Advertisement

Anarchy Reigns on Romania’s Highways : Culture: The ouster of the totalitarian regime entices nation’s drivers to ignore traffic laws. The death toll has more than doubled from a year ago.

Share
REUTERS

Democracy in Romania has brought death to its highways.

Official statistics show that 1,380 people were killed on the roads between December, when Communist dictator Nicolae Ceausescu was swept from power, and the beginning of June.

The figure is more than double the number killed in the same period last year.

Police say many motorists no longer believe they have to obey the law. After years of unquestioning obedience to authority, traffic signs and patrolmen are frequently ignored.

“This is one unfortunate aspect of the people’s interpretation of democracy,” Police Gen. Mihalache Stoleru said. “Suddenly everybody thinks his right to democracy is his right to do what he wishes on the road.”

Advertisement

Under Ceausescu’s authoritarian rule, even minor traffic violations were harshly punished and licenses were often summarily withdrawn.

“There were . . . unjustified cases where licenses were taken away,” Stoleru said. “There won’t be a return to the past when the law was too strictly applied. . . . We want a dialogue with motorists.”

One middle-aged driver said he thought the police should crack down on motorists who flout the rules.

“If they don’t, our roads will become like . . . car-crash derbies,” he said, although he admitted he has broken traffic laws “when the police weren’t looking.”

Bucharest can be a frightening place for pedestrians as well as foreign motorists used to more ordered conduct on the road.

Cars swerve in all directions, frequently in the wrong direction down one-way streets. Drivers wave threateningly at pedestrians foolish enough to cross their path and the pedestrians usually gesture back.

Advertisement

Outside the city, speed limits are rarely observed as drivers aim their cars toward each other, each confident that the other will give way.

Stoleru said, however, that the police “honeymoon” with manic motorists was over.

“Everybody should drive in a civilized way,” he said. “More than half of those killed on the roads so far this year were innocent victims.”

He said traffic police had used their guns 29 times between December and the end of May.

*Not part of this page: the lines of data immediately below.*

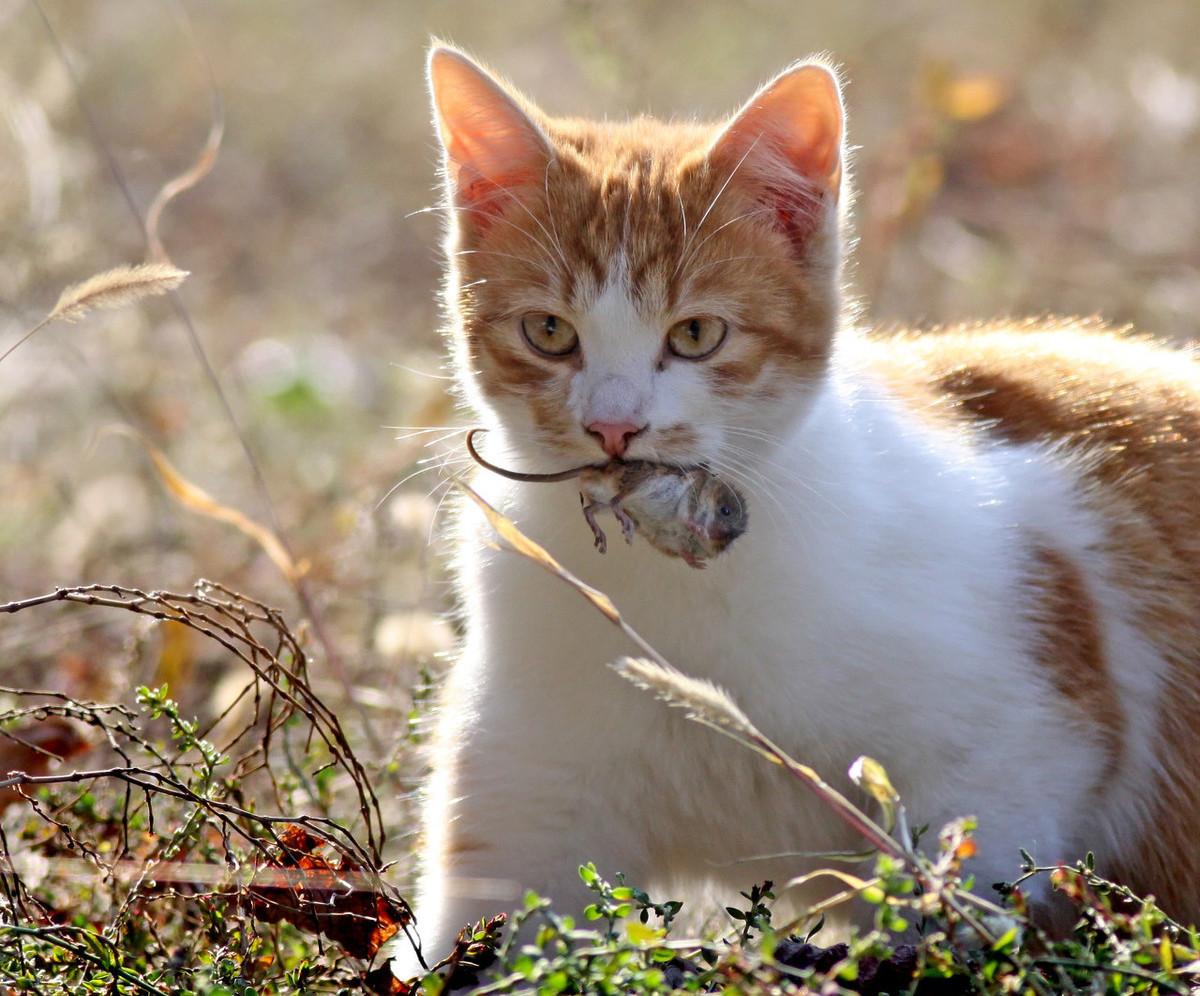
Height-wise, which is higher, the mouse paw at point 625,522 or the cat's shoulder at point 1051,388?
the cat's shoulder at point 1051,388

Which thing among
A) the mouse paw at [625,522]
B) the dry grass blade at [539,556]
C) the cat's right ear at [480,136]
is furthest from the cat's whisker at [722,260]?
the dry grass blade at [539,556]

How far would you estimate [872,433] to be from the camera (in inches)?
94.1

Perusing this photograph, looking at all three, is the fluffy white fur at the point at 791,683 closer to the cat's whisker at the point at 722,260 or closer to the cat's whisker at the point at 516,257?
the cat's whisker at the point at 722,260

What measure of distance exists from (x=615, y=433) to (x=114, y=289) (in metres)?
0.71

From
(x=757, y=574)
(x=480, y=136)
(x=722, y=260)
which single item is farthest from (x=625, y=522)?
(x=480, y=136)

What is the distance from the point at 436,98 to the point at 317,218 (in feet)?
13.0

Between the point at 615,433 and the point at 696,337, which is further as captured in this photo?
the point at 696,337

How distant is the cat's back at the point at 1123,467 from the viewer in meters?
2.35

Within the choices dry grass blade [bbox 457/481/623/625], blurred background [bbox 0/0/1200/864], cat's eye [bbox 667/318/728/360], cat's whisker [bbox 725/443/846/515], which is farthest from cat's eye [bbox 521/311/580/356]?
blurred background [bbox 0/0/1200/864]

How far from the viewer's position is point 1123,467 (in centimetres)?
251

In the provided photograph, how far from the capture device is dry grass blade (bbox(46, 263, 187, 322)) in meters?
1.93

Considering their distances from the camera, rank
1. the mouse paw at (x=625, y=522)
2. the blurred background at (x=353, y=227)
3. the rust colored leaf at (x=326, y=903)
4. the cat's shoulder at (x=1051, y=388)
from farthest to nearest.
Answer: the blurred background at (x=353, y=227)
the cat's shoulder at (x=1051, y=388)
the mouse paw at (x=625, y=522)
the rust colored leaf at (x=326, y=903)

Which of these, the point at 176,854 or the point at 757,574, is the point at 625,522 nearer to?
the point at 757,574

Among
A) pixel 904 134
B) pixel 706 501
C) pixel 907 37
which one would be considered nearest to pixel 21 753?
pixel 706 501
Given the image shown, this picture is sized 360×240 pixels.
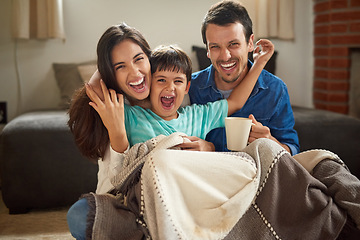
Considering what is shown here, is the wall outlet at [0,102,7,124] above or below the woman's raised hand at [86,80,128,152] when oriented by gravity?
below

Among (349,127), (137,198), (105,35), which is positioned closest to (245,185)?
(137,198)

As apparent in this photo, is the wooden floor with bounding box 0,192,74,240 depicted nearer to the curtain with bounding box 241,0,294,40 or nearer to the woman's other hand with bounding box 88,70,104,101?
the woman's other hand with bounding box 88,70,104,101

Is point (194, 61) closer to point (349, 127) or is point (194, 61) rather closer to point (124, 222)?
point (349, 127)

Some of the incidents involved drunk drivers who refused to stop.

“This (the use of guns by traffic police) is a new phenomenon . . . (although) drunkenness has always been with us,” said Stoleru, who commands 2,000 patrolmen and traffic officers.

The police are now trying to improve their image. Stoleru said that following the December revolution “police used to sit and watch. . . . People took advantage.”

“We want our men to be able to communicate with everyone . . . to become public relations men as well as policemen.”

Advertisement

The police are changing their army-style uniforms of the Ceausescu years for less-severe garb.

“The old ones . . . made us look like Russian soldiers,” Stoleru said.

As part of the campaign to win hearts and minds, the police are soon to start rewarding “good motorists” by handing out leather wallets bearing the logo “Security and Politeness.”